- Exercise set:
[1] Using the text on writing from an application to the database, answer these briefly:
(a) How many employees does the text set out to insert?
(b) Which class does it say to open for the application logic?
(c) Which method should the exercise's new method use to insert employees?
[2] List the three things the text on writing from an application to the database says are already in place before the application logic is written.
[3] Carry on the text about writing from an application to the database, starting right after the exercise that closes it.

- Excerpted text:
Writing from your Application to the Database

Insert four employees into the database.

Now that we have our Employee entity, repository and database configuration, we are ready to write our application logic. Let's say we want to insert four employees to our database. We'll navigate to the SpringDataJpaApplication class that was created for our Spring Boot application ⇧⇧ (macOS) / Shift+Shift (Windows/Linux).

Exercise: Take a few minutes to see if you can create a insertFourEmployees(EmployeeRepository repository) method that inserts employees using the save() method.

- Source data:
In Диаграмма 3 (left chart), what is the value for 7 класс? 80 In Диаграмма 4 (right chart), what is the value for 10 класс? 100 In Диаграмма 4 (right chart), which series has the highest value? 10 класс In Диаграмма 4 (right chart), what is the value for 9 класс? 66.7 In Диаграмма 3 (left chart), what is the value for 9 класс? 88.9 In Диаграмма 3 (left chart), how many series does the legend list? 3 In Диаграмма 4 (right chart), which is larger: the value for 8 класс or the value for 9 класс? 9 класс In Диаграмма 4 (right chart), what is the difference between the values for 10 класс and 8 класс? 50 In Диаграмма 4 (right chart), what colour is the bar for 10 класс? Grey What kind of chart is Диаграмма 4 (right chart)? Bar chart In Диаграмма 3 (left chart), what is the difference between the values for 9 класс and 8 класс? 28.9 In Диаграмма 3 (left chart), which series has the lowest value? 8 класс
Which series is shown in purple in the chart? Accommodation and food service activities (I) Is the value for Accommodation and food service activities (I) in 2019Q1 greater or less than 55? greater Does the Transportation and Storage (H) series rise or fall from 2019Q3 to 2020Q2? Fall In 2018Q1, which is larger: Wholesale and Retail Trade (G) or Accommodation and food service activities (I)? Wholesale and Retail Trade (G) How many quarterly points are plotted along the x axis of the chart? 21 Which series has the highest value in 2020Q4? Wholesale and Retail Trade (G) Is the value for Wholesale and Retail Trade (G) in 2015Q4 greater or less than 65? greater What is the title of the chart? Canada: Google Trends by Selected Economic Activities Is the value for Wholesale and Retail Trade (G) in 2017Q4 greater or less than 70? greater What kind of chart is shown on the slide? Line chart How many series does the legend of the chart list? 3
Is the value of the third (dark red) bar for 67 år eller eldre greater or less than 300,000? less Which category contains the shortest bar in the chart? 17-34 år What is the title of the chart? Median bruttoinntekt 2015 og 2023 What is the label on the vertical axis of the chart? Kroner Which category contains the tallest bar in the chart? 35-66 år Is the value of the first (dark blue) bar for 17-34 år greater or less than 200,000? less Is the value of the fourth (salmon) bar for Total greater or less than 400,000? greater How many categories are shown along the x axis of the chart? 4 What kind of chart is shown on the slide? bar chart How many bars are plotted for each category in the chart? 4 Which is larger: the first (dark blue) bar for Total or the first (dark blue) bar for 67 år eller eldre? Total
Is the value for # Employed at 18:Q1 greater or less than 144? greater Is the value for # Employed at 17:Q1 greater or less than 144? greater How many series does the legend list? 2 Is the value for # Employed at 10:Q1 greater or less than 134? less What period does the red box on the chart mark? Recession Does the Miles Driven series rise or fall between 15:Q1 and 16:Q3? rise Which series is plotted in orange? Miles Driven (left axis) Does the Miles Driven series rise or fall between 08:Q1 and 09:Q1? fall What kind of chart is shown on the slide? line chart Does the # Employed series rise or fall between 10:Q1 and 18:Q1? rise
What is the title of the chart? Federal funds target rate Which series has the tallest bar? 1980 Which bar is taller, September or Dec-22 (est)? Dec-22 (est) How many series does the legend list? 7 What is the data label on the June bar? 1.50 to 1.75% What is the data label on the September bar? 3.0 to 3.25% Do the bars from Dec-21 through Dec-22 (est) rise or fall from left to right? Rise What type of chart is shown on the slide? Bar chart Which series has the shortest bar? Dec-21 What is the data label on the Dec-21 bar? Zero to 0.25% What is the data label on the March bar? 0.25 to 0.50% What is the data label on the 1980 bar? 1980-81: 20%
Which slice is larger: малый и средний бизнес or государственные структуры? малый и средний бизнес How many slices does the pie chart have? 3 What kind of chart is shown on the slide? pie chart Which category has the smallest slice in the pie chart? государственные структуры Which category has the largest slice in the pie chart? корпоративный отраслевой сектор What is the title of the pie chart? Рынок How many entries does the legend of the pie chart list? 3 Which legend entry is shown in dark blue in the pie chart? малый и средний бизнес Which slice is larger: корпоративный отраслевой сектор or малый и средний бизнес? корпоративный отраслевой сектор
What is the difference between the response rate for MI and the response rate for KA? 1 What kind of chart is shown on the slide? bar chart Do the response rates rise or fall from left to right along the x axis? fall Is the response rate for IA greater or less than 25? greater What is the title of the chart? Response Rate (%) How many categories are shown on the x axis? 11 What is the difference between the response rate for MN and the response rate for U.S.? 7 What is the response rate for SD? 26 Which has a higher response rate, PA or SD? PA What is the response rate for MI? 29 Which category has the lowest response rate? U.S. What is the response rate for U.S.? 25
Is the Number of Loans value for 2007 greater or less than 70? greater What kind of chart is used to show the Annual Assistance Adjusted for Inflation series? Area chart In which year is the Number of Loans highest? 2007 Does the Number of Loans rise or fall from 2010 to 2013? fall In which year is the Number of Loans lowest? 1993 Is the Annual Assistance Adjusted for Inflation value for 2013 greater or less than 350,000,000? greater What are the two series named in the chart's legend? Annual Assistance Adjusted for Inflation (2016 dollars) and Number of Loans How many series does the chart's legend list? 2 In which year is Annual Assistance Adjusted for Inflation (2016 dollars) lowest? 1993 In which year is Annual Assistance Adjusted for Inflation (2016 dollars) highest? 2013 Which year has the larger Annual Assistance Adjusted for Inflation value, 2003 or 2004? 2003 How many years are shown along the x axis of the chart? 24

- Per-task answers:
[1]
(a) Four.
(b) The SpringDataJpaApplication class.
(c) The save() method.

[2]
Employee entity
repository
database configuration

[3]
Done? Here is what your method would look like:

private void insertFourEmployees(EmployeeRepository repository) {
    repository.save(new Employee("Dalia", "Abo Sheasha"));
    repository.save(new Employee("Trisha", "Gee"));
    repository.save(new Employee("Helen", "Scott"));
    repository.save(new Employee("Mala", "Gupta"));
}

Now, let's go ahead and call that method in our application. In a typical Spring Boot application, we would have a service class that contains functionality provided by the service. However, since we're doing a few one-time operations, let's keep it simple and use a bean to call our insertFourEmployees method. Then, let's call repository.findAll() to retrieve the entities that were inserted. Here is what that looks like:

@Bean
public CommandLineRunner run(EmployeeRepository repository) {
    return (args) -> {
        insertFourEmployees(repository);
        System.out.println(repository.findAll());
    };
}

Let's run our application and see it in action. We'll press ⌃R (macOS) / Shift+F10 (Windows/Linux).

End Result

Once our application starts, we can see the Console logs showing our Spring Boot application starting. Then, we can see the result of our findAll call which prints all our employees from the database.